AIM> Rewrite every line of the material below as a numbered list, dropping any blank lines.

Data items>
## begin
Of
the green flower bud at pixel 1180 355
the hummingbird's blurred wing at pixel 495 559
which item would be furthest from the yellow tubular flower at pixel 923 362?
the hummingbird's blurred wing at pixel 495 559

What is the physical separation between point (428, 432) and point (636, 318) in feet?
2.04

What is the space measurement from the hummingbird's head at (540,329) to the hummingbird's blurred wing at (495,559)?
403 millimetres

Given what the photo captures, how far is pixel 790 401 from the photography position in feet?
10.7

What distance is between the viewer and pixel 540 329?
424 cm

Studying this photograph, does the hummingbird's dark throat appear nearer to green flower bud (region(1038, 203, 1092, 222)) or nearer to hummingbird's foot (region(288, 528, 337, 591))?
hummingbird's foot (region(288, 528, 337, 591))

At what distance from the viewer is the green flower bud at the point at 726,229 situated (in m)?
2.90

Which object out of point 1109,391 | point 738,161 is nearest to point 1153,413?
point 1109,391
## end
THE RESPONSE>
1. Of
2. the green flower bud at pixel 1180 355
3. the hummingbird's blurred wing at pixel 495 559
4. which item would be furthest from the yellow tubular flower at pixel 923 362?
5. the hummingbird's blurred wing at pixel 495 559
6. What is the physical separation between point (428, 432) and point (636, 318) in feet?
7. 2.04
8. What is the space measurement from the hummingbird's head at (540,329) to the hummingbird's blurred wing at (495,559)?
9. 403 millimetres
10. Given what the photo captures, how far is pixel 790 401 from the photography position in feet?
11. 10.7
12. What distance is between the viewer and pixel 540 329?
13. 424 cm
14. Studying this photograph, does the hummingbird's dark throat appear nearer to green flower bud (region(1038, 203, 1092, 222)) or nearer to hummingbird's foot (region(288, 528, 337, 591))?
15. hummingbird's foot (region(288, 528, 337, 591))
16. At what distance from the viewer is the green flower bud at the point at 726,229 situated (in m)?
17. 2.90
18. Which object out of point 1109,391 | point 738,161 is nearest to point 1153,413?
19. point 1109,391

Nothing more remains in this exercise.